Telefoneo a Vlasópulos y le pido que me busque la dirección de Minás Katsúmbelos, el asesor fiscal de Korasidis. Nos disponemos a levantamos de la mesa de reuniones cuando Guikas nos detiene:
—He informado al ministro —anuncia—. Me ha dicho que él mismo hablará con su colega, el ministro de Economía. Y me ha pedido que la carta del asesino se mantenga en el secreto más absoluto.
—¿Por qué? ¿Acaso cree que pensamos repartirla a los periodistas? —ironiza Lambrópulos.

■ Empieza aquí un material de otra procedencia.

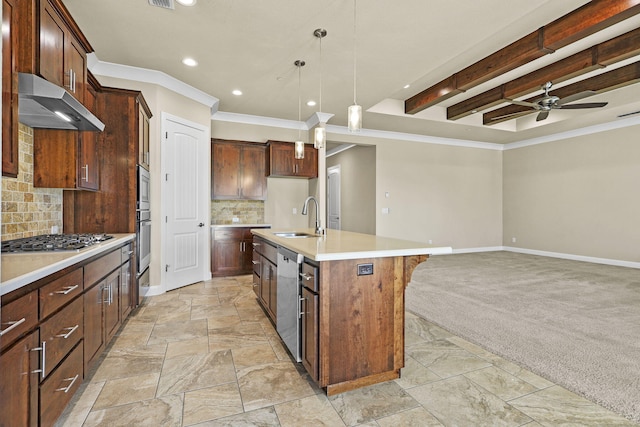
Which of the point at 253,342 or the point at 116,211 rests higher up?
the point at 116,211

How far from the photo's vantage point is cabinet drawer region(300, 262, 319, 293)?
1.95 meters

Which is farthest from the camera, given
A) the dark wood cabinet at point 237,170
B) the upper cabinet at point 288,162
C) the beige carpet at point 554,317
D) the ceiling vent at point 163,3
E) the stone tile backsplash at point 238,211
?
the stone tile backsplash at point 238,211

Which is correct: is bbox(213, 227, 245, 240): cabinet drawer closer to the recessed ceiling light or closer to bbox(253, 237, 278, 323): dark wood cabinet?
bbox(253, 237, 278, 323): dark wood cabinet

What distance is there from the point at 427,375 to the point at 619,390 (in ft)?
3.76

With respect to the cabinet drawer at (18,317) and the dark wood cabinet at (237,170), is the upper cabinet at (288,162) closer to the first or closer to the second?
the dark wood cabinet at (237,170)

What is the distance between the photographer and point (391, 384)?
207cm

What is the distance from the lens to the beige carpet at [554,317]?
2.16 meters

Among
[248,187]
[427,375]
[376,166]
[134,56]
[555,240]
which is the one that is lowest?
[427,375]

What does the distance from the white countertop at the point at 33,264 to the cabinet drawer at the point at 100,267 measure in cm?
8

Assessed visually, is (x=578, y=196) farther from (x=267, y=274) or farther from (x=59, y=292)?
(x=59, y=292)

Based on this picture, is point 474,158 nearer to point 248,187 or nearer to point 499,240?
point 499,240

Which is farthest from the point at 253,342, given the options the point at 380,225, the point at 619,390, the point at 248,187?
the point at 380,225

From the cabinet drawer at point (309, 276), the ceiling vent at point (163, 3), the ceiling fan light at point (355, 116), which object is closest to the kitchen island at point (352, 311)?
the cabinet drawer at point (309, 276)

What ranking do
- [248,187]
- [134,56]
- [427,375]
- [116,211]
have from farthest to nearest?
1. [248,187]
2. [134,56]
3. [116,211]
4. [427,375]
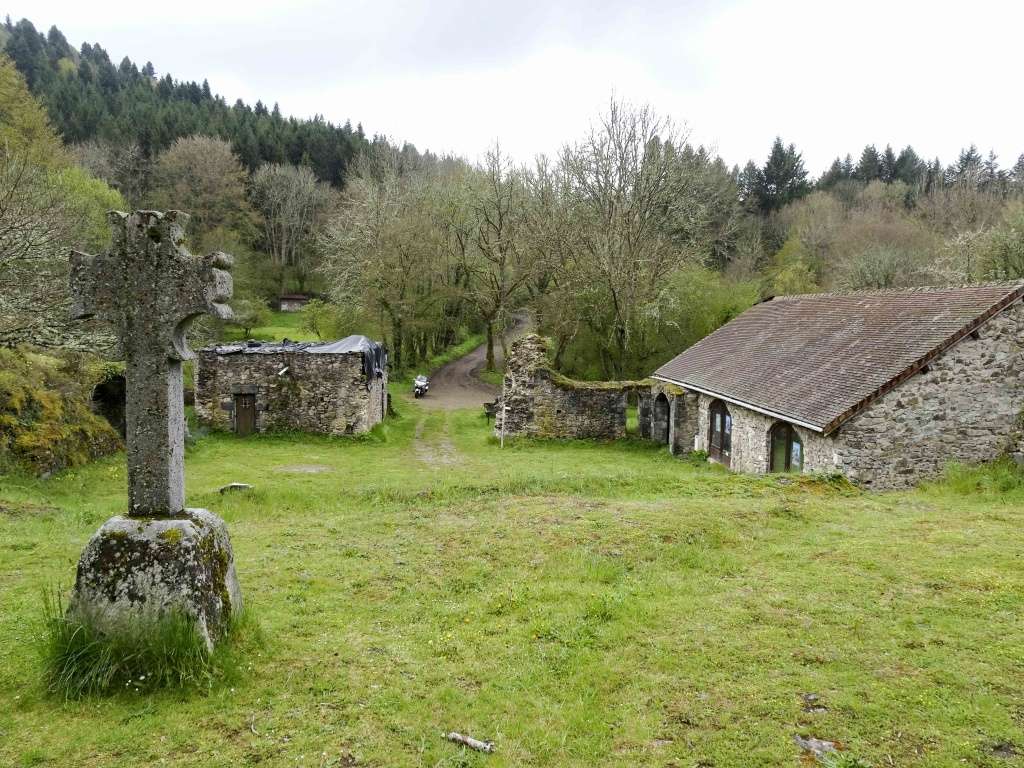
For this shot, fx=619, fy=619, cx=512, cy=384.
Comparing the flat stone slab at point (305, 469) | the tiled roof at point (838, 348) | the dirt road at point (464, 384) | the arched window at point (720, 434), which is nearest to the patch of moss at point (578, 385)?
the tiled roof at point (838, 348)

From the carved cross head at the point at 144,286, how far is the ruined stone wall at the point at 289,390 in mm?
18329

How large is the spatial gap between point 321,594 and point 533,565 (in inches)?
96.9

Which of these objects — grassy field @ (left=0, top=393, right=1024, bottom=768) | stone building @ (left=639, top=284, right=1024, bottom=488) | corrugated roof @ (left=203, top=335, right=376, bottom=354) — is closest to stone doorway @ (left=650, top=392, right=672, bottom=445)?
stone building @ (left=639, top=284, right=1024, bottom=488)

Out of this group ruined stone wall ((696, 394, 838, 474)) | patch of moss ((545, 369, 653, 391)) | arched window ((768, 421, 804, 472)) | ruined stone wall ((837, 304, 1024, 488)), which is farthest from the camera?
patch of moss ((545, 369, 653, 391))

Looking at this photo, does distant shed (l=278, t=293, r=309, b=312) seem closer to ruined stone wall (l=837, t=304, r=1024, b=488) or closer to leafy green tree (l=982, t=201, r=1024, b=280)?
leafy green tree (l=982, t=201, r=1024, b=280)

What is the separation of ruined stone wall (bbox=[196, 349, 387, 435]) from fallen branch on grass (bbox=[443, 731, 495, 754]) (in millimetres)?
20141

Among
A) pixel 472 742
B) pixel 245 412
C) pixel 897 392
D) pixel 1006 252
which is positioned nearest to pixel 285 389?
pixel 245 412

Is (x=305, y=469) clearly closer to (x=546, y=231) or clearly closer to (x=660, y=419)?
(x=660, y=419)

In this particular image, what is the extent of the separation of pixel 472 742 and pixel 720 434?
698 inches

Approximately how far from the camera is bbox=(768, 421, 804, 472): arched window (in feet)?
51.3

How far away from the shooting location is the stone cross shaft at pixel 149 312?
505 centimetres

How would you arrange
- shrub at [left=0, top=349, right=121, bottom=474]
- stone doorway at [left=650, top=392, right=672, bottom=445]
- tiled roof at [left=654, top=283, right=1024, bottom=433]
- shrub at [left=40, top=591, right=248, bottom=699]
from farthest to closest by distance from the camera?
stone doorway at [left=650, top=392, right=672, bottom=445], shrub at [left=0, top=349, right=121, bottom=474], tiled roof at [left=654, top=283, right=1024, bottom=433], shrub at [left=40, top=591, right=248, bottom=699]

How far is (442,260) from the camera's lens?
131ft

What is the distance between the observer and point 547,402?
23688 millimetres
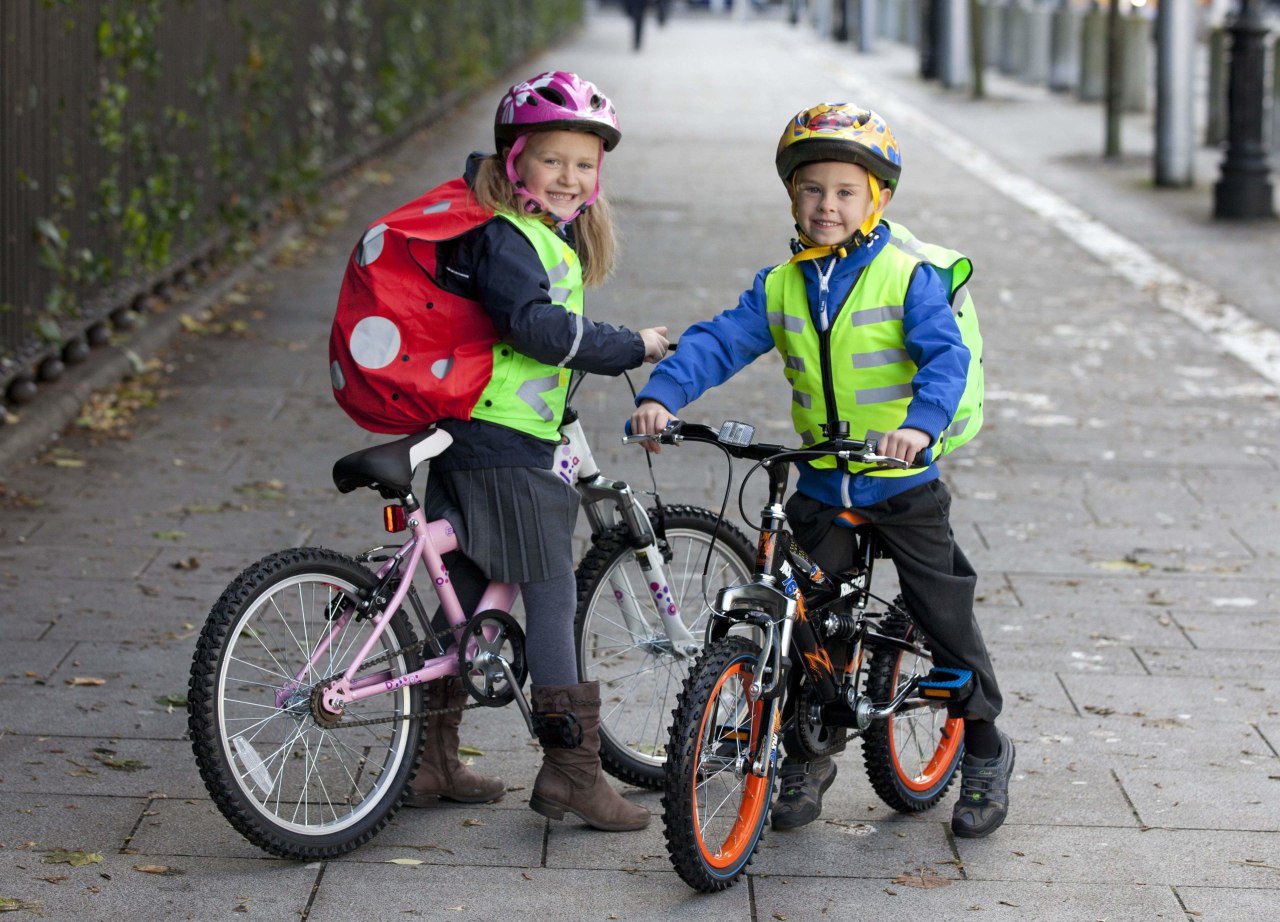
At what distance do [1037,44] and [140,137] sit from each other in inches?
873

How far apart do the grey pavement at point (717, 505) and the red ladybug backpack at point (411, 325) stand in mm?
987

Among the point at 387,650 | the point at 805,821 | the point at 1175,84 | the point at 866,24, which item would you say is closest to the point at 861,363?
the point at 805,821

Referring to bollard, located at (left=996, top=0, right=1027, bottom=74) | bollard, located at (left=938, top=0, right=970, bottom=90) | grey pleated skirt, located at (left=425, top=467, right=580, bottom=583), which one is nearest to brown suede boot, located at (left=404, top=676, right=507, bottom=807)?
grey pleated skirt, located at (left=425, top=467, right=580, bottom=583)

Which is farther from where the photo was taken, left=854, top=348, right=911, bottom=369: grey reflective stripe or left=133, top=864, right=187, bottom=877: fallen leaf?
left=854, top=348, right=911, bottom=369: grey reflective stripe

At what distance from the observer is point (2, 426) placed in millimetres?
7277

—Los ministros son así —comenta Dolianitis con una risita—. Siempre te aconsejan que hagas lo obvio.
Bajo a mi despacho acompañado de Spiridakis.
Dermitzakis me informa de que todas las empresas de productos farmacéuticos le han asegurado que ninguno de sus visitadores médicos había concertado cita con Korasidis la tarde de su muerte. De modo que ya sabemos que la persona que lo visitó fue el asesino, disfrazado de representante médico.
Vlasópulos me da la dirección de Katsúmbelos y decido ir con el Seat, porque la reunión me ha despejado la mente y me siento mucho mejor. Lo único que me preocupa es que no podré llegar a casa antes de las diez de la noche.